- _Problème posé A_
Modifiez les entrées en commençant à la ligne qui contient « Focusing on the » et en terminant à celle qui contient « 56.0 inches » : remplacez « elderly woman » par « old woman » et reproduisez ces lignes sans aucun autre changement.

Avant l’arrivée des spécialistes soviétiques du déminage, l’Algérie avait demandé l’aide de la RFA, la Suisse, la Suède et l’Italie pour éliminer les mines antipersonnelles de ses frontières à l’est comme à l’ouest. La réponse attendue est celle du refus des trois premiers et la proposition d’une société italienne d’effectuer l’opération au prix de 2 milliards de francs de l’époque.
Le 11/10/1962, la première équipe des démineurs soviétiques arrive sur le terrain. Le 12/6/1962, venant de Nikolaïev (auj. Mykolaïv, Ukraine) à bord du navire-cargo Fastov accostera au port d’Annaba et à son bord 07 spécialistes de déminages, 15 tonnes d’explosifs, des chars avec chaluts T-34, des véhicules spécialisés et des équipements du génie militaire.
1,5 million de mines neutralisées
Au milieu des barrières des lignes Challe et Morice, entre les systèmes qui comprenaient des rangers de fils barbelés de 3 à 12 mètres de large électrifiés, des champs de mines anti-personnel entre eux, doublés de champs de mines sans fils, les soldats soviétiques atteignaient des profondeurs de 3 à 15 km le long de le long de la frontière algéro-tunisienne sur une étendue de 800 à 900 km et à l’ouest du pays, sur une frontière algéro-marocaine de 1200 km. A chaque kilomètre du front, ils étaient face à 20 000 de ces engins de la mort.
Les cartes d’état-major disponibles entre les mains des Algériens n’étaient pas aussi précises rendant la reconnaissance du terrain nettement aléatoires. Sur ces champs d’enfer, il y avait des mines à fragmentation sautante, celles à action de terrain et celles à pression. Des françaises type ARMB et des américaines M-2, M-3 et M-2A2. Le cauchemar de cette « guerre écologique » durera jusqu’à 2018. La nouveauté pour eux, remarquaient les officiers soviétiques, étaient les mines à boîtier en plastiques difficilement repérable et elles étaient bien de fabrication française.
A Maghnia cette fois, le gouvernement soviétique envoie, le 16/11/1962, un groupe opérationnel de 10 officiers du génie militaire dirigeait par le lieutenant-colonel Vladimir Pakhomov afin d’élaborer un travail de reconnaissance de la région en compagnie du lieutenant Anatoly Ulitin, tout deux de la 5e Brigade du génie des gardes de Kaliningrad, à l’époque stationnée à Rostov. Il faut noter que la plupart des officiers soviétiques étaient des Héros de l’Union Soviétique durant la Grande guerre patriotique antifasciste.

- _Données fournies_
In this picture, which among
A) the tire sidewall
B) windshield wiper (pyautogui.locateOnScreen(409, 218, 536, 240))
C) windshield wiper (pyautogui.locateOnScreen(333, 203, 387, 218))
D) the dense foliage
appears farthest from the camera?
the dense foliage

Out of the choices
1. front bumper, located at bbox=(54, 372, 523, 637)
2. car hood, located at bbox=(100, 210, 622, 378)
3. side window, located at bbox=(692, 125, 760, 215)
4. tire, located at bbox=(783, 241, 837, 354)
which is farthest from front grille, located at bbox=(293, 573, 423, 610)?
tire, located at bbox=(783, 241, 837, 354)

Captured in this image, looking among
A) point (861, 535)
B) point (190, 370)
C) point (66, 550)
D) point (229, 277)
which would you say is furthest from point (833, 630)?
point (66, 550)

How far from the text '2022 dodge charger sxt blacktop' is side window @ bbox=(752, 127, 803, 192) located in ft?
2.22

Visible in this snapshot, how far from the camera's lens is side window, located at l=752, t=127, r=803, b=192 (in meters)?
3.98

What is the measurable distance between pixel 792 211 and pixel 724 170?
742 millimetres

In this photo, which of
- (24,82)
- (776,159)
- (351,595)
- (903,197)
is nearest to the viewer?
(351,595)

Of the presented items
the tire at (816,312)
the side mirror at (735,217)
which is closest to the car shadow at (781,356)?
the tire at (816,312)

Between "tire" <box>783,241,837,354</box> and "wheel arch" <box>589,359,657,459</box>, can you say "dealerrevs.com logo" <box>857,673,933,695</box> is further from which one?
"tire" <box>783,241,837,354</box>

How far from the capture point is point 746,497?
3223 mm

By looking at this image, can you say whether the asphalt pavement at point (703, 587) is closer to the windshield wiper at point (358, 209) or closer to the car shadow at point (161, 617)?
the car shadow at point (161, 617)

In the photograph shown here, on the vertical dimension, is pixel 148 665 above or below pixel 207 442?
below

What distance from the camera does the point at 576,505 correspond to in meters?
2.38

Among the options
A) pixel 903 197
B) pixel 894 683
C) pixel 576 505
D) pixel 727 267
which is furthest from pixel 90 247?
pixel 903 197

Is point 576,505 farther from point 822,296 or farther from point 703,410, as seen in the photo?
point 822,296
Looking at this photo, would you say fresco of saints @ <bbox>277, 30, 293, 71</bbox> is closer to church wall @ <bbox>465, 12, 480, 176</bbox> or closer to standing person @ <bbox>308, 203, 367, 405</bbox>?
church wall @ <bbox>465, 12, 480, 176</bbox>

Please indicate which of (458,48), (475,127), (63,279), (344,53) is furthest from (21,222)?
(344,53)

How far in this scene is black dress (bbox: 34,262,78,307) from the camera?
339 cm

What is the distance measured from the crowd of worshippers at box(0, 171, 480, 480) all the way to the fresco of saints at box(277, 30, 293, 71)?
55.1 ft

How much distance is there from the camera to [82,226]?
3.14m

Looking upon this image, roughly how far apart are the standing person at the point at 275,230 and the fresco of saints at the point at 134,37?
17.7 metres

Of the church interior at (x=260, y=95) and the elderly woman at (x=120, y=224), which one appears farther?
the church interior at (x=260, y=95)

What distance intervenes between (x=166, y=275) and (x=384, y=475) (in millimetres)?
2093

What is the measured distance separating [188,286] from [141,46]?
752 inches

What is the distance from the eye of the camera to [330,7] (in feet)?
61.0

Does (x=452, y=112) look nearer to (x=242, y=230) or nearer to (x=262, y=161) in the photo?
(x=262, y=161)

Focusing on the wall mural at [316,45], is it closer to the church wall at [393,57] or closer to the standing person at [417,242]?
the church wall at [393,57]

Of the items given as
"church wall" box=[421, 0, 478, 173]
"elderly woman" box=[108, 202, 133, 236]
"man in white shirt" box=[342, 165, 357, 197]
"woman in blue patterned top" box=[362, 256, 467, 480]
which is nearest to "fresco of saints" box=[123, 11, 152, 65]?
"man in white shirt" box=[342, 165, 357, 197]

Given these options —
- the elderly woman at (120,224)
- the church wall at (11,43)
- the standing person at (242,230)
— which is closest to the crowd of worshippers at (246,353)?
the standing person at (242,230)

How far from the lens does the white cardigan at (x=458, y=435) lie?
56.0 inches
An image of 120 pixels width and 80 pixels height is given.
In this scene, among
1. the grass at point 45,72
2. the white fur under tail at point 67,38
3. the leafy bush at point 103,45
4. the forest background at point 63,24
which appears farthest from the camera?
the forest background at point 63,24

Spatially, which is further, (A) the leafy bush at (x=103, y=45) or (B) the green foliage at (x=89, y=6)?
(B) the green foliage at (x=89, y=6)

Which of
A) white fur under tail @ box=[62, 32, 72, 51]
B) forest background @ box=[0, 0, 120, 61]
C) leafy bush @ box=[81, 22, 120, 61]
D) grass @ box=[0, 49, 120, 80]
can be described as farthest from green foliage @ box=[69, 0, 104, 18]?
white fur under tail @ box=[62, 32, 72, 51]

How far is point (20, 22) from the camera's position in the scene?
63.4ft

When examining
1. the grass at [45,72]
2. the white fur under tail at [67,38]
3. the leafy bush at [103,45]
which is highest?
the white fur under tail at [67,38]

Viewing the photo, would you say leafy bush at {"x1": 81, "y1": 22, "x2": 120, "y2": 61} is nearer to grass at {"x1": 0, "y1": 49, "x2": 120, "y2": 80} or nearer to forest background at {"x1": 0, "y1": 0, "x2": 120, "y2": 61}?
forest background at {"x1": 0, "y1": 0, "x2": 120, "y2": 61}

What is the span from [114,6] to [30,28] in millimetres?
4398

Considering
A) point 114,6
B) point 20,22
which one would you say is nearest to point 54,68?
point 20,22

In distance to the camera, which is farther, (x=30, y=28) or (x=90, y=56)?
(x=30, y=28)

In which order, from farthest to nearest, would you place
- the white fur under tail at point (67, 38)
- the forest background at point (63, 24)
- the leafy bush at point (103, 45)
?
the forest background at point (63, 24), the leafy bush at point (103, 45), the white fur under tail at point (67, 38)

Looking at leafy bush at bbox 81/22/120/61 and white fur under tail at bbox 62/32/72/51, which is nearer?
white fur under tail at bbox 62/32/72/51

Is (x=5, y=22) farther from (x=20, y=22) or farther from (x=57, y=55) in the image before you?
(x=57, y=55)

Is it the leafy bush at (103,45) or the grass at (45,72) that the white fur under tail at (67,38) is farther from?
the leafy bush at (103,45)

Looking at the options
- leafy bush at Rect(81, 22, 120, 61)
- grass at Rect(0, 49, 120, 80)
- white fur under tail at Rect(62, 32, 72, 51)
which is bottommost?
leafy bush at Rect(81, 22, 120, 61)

- _Problème posé B_
Énumérez tous les pays auxquels l'Algérie avait demandé de l'aide pour éliminer les mines, selon l'extrait sur le déminage des frontières algériennes.

- _Réponse rédigée A_
Focusing on the wall mural at [316,45], is it closer to the church wall at [393,57] or closer to the standing person at [417,242]?
the church wall at [393,57]

Of the items given as
"church wall" box=[421, 0, 478, 173]
"old woman" box=[108, 202, 133, 236]
"man in white shirt" box=[342, 165, 357, 197]
"woman in blue patterned top" box=[362, 256, 467, 480]
which is nearest to "fresco of saints" box=[123, 11, 152, 65]?
"man in white shirt" box=[342, 165, 357, 197]

Given these options —
- the old woman at (120,224)
- the church wall at (11,43)
- the standing person at (242,230)
— which is closest to the crowd of worshippers at (246,353)?
the standing person at (242,230)

How far from the lens does the white cardigan at (x=458, y=435) lie?
56.0 inches

- _Réponse rédigée B_
La RFA, la Suisse, la Suède et l'Italie.